Stratosphérique Quatuor de Jérusalem

Avec les quatre musiciens du Quatuor de Jérusalem, tout est pensé ; tout est précieux.
Photo: Felix Broede Avec les quatre musiciens du Quatuor de Jérusalem, tout est pensé ; tout est précieux.

Qu’est-ce qui est plus haut que l’Everest et quel air y respire-t-on ? J’ai peine à décrire ce que nous avons vécu à la salle Pollack dimanche après-midi. Un concert ? Pas du tout. Une expérience de vie.

Pendant le Lento assai, cantante e tranquillo de l’Opus 135 de Beethoven, je pensais au légendaire commentateur des matchs de soccer en France Thierry Roland. À l’issue de la finale de la Coupe du monde 1998 remportée 3-0 par la France contre le Brésil, il disait en substance : « Maintenant que j’ai vécu cela, je peux mourir. » Ce 3e mouvement, c’était exactement cela. Comment aller plus haut ? Que vivre d’autre ? L’auditeur ressentait de manière palpable, dans sa chair, la souffrance de Beethoven.

Alors, pourquoi ? Pourquoi le Quatuor de Jérusalem est-il si exceptionnel ? L’idée de l’air qui se raréfie n’est pas innocente. Lorsque l’oxygène est rare, il n’y a pas de place pour le superflu, pour le décoratif, chaque geste doit avoir la bonne intensité.
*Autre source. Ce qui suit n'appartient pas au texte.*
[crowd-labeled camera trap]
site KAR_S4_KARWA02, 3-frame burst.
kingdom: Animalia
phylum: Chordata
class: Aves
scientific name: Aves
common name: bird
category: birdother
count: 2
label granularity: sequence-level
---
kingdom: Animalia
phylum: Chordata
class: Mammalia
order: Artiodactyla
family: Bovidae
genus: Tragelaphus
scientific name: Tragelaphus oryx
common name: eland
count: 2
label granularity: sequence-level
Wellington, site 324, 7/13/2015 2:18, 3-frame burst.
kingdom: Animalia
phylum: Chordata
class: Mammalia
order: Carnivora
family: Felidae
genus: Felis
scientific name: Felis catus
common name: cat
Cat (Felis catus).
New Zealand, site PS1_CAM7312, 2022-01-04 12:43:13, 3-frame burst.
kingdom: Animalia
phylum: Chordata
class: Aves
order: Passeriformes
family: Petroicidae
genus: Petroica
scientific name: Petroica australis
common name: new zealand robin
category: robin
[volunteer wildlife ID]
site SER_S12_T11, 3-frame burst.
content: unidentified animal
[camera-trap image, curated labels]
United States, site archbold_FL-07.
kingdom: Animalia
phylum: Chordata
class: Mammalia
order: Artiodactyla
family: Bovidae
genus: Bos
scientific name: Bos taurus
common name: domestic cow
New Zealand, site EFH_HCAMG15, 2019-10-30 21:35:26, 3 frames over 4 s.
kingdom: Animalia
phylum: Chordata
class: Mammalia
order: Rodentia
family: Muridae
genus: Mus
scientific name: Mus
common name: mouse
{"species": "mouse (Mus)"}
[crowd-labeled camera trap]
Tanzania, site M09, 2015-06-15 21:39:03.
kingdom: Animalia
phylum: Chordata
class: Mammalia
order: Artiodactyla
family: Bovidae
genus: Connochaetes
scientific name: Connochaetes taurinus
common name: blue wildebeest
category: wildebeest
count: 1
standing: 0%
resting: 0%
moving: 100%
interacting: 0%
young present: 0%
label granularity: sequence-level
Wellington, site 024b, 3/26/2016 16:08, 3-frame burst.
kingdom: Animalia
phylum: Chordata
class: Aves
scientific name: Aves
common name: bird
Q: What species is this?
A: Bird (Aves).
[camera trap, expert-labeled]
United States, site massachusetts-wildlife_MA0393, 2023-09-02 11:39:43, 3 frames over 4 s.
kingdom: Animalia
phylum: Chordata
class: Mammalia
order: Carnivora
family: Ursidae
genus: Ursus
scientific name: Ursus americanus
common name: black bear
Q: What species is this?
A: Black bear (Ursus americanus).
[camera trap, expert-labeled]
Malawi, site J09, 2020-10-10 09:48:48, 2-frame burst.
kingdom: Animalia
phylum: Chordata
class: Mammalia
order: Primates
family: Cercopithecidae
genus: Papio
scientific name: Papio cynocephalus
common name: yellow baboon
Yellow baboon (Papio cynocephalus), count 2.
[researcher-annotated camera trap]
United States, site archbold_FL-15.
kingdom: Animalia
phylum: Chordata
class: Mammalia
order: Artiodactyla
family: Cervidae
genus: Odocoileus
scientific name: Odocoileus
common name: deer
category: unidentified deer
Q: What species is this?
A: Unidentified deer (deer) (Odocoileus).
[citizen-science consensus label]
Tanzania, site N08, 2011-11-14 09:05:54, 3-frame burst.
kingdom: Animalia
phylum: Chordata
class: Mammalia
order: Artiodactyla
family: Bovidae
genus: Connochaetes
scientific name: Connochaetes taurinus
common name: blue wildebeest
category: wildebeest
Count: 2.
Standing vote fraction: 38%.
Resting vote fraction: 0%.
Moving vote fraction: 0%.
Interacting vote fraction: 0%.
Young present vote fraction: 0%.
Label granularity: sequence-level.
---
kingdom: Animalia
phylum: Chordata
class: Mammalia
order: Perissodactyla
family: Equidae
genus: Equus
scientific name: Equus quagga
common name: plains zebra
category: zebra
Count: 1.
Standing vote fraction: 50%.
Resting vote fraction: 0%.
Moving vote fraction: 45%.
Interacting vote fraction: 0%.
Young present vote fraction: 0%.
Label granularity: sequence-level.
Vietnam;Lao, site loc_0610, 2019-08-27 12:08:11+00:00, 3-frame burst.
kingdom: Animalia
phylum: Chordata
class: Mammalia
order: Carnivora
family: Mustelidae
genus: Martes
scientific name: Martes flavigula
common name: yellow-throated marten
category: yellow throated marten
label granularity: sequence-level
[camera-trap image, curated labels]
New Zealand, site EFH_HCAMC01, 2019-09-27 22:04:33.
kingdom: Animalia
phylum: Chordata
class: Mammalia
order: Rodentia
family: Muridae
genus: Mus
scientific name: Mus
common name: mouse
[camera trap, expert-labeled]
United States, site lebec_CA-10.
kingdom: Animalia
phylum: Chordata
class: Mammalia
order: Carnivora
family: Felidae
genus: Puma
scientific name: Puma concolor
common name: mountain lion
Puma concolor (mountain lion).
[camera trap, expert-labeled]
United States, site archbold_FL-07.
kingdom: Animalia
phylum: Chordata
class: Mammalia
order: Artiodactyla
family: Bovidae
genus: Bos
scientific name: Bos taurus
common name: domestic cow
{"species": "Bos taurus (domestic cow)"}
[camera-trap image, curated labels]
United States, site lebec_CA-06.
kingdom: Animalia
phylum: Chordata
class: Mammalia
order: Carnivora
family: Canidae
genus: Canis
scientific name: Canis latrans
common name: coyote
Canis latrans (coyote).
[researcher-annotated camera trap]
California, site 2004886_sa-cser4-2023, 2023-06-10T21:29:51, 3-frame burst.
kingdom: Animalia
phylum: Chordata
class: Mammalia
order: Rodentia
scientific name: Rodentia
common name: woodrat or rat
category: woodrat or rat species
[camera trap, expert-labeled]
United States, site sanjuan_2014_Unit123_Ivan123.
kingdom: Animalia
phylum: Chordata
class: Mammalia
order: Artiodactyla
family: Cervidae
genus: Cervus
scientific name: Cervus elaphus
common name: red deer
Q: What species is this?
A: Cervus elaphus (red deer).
L’art du Quatuor de Jérusalem procède de cela : dès les premières notes du Quatuor « La chasse » de Mozart, la fermeté de la matière sonore, même dans les nuances pianissimos, est impressionnante, très nourrie. Avec ces quatre musiciens, tout est pensé ; tout est précieux.

Une question d’équilibre

L’équilibre chez Jérusalem tient à l’équilibre entre les instruments, mais touche aussi les couleurs. À ce titre, le « secret » de la magie de cet ensemble se nomme Ori Kam, un altiste qui pourrait être un soliste mondial. Mais le raffinement va beaucoup plus loin. Et c’est le 2e mouvement, Vivace, de l’Opus 135, de Beethoven qui nous le révèle véritablement.

Ce mouvement vif, tracé à la pointe sèche, apparaît en même temps comme un portrait brossé au fusain. Ici, nous trouvons donc des variations de densité et de textures sonores d’un raffinement extrême. Dans la magie et l’éloquence de ce qui suit, le Quatuor de Jérusalem se pose toujours la question : quel instrument vibre et quel instrument ne vibre pas ? C’est ainsi que Beethoven doute puis se met à nous parler.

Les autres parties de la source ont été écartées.